— Brano di partenza —
┌──
L'inferno di Prometeo


                                                              



                                                         di Carlo Felici


Prometeo pagò assai caro il dono del fuoco fatto agli umani, probabilmente perché lo stesso Zeus nella sua preveggenza aveva capito cosa ne avrebbero fatto gli uomini di questo pianeta, dalle estreme conseguenze delle bombe all'idrogeno, fino agli incendi dolosi come quelli che devastano ogni anno intere aree in tutto il mondo e oggi, ancora una volta, colpiscono lo stesso paese di Prometeo: la Grecia.
Prometeo sconta tuttora la hybris di avere donato il fuoco senza prima avere educato coloro a cui ha rivolto il suo dono
Cosa c'è dietro è facile intuirlo: progetti speculativi in gran parte dovuti a gruppi multinazionali interessati alla rapina di territori, allo sfruttamento e alla cementificazione delle aree turistiche elleniche.
└──
— Voci fornite —
┌──
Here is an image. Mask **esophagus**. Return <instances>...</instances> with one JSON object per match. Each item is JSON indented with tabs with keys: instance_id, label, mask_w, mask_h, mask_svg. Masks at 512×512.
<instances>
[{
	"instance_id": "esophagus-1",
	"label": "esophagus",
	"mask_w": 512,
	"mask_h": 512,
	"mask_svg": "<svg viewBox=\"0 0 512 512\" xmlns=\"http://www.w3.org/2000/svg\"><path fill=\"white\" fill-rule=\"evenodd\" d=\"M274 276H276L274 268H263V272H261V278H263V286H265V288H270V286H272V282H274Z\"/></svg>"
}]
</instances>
└──
— Richiesta 1 —
Secondo il brano su Prometeo, quale paese colpiscono oggi gli incendi?
— Richiesta 2 —
Trascrivi dal brano su Prometeo il tratto che va da "di Carlo Felici" fino a "aree turistiche elleniche.".
Attieniti soltanto al brano su Prometeo.

— Soluzione 1 —
La Grecia, lo stesso paese di Prometeo.

— Soluzione 2 —
di Carlo Felici


Prometeo pagò assai caro il dono del fuoco fatto agli umani, probabilmente perché lo stesso Zeus nella sua preveggenza aveva capito cosa ne avrebbero fatto gli uomini di questo pianeta, dalle estreme conseguenze delle bombe all'idrogeno, fino agli incendi dolosi come quelli che devastano ogni anno intere aree in tutto il mondo e oggi, ancora una volta, colpiscono lo stesso paese di Prometeo: la Grecia.
Prometeo sconta tuttora la hybris di avere donato il fuoco senza prima avere educato coloro a cui ha rivolto il suo dono
Cosa c'è dietro è facile intuirlo: progetti speculativi in gran parte dovuti a gruppi multinazionali interessati alla rapina di territori, allo sfruttamento e alla cementificazione delle aree turistiche elleniche.